Sebuah sepeda motor Prince melaju kencang dari kejauhan. Dalam sekejap, pengendara motor itu menyambar tas tangan wanita tersebut dan melesat pergi. Wanita itu menjerit kaget, wajahnya seketika dipenuhi campuran amarah dan keterkejutan yang mendalam.
Teriakan itu terdengar jelas oleh Zhang Yuze. Ia refleks menoleh. Motor yang ditunggangi pencuri itu sudah berada tepat di hadapannya, melaju dengan kecepatan tinggi, seolah hendak menerobos siapa pun yang menghalangi jalannya.
Pada detik itulah, jantung Zhang Yuze berdegup keras.
Tanpa sempat berpikir panjang, naluri bertarung yang baru saja ia asah bangkit sepenuhnya. Tubuhnya menegang, pandangannya mengunci target. Dalam benaknya, satu pikiran melintas dengan jelas—ini adalah kesempatan.
Kesempatan untuk menguji kemampuannya.
Kesempatan untuk membuktikan bahwa ia bukan lagi Zhang Yuze yang lemah dan tak berdaya seperti dulu.
Dengan satu langkah maju, niat dan tubuhnya menyatu. Angin seakan berdesir di sekelilingnya, dan sosoknya melesat maju, siap menghadapi apa pun yang akan terjadi selanjutnya.
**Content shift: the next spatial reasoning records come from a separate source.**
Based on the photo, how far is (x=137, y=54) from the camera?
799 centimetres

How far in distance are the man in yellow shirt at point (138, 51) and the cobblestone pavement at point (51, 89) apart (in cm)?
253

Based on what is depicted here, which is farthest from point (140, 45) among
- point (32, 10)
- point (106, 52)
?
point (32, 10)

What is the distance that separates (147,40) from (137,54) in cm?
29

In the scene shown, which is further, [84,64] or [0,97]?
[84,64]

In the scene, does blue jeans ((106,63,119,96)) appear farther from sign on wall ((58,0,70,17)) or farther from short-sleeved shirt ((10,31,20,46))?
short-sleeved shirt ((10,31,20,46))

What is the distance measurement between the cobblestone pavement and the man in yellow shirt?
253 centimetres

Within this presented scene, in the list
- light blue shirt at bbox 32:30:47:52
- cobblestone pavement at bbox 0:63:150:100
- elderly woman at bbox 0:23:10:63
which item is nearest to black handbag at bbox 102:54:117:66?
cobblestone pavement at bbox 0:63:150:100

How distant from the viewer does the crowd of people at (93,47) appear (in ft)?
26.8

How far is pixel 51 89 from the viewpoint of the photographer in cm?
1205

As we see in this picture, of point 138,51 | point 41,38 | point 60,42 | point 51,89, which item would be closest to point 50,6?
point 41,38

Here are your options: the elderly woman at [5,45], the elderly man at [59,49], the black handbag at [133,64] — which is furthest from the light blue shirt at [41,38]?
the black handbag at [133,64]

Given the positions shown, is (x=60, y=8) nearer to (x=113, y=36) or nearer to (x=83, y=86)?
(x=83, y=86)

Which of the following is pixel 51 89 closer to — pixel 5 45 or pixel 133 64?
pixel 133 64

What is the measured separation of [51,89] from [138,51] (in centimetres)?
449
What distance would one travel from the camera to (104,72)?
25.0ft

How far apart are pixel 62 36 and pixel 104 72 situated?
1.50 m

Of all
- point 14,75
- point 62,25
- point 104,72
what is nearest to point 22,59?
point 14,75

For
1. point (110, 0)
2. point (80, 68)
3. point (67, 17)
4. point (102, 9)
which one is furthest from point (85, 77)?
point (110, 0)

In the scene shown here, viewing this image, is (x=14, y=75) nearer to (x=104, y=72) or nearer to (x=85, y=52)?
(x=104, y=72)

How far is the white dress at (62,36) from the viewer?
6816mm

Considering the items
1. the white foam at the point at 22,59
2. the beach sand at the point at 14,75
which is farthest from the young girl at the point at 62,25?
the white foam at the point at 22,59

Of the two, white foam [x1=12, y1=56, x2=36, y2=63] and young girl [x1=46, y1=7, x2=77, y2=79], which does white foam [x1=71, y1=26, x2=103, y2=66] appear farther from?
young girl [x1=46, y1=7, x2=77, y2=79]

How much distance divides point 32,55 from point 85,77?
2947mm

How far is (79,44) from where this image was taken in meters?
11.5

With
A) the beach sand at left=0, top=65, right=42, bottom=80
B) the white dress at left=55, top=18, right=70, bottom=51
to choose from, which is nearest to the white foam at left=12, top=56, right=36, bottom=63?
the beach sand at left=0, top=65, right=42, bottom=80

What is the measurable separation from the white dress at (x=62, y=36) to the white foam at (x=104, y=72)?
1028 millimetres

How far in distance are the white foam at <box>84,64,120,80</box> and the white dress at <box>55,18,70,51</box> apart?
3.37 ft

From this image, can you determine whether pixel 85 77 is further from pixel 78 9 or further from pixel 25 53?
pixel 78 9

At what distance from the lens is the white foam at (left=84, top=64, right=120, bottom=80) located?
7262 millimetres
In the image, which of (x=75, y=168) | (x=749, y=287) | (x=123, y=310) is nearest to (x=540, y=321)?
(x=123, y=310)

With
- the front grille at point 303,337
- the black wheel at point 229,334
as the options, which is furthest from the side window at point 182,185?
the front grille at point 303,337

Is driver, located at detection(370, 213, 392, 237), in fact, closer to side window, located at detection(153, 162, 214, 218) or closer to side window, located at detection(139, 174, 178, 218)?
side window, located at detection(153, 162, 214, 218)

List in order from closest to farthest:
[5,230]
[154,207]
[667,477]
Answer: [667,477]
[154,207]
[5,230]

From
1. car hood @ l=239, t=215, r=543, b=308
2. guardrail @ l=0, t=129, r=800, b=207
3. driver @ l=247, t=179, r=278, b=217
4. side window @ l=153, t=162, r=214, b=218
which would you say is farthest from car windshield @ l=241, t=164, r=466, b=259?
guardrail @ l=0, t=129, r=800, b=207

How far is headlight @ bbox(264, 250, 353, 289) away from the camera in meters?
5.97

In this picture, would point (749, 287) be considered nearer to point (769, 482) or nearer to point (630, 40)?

Tanpa ragu sedikit pun, ketika sepeda motor Prince berwarna hitam itu melaju mendekat, Zhang Yuze langsung bergerak. Tubuhnya berputar luwes di tempat, lalu sebuah tendangan putar ke belakang dilepaskan dengan keindahan sekaligus ketegasan yang nyaris sempurna.
“Bang!”
Benturan keras menggema. Sepeda motor itu seketika kehilangan keseimbangan, oleng hebat, lalu terhempas ke aspal. Gesekan logam dan suara benda jatuh bersahutan, memecah keramaian di depan pusat perbelanjaan.
Zhang Yuze hendak maju untuk menangkap dua pria di atas motor itu. Namun, di luar dugaan, kedua pemuda tersebut justru bangkit dalam amarah. Dengan gerakan kasar, mereka mencabut kunci pengaman motor dan mengayunkannya ke arah Zhang Yuze tanpa ampun.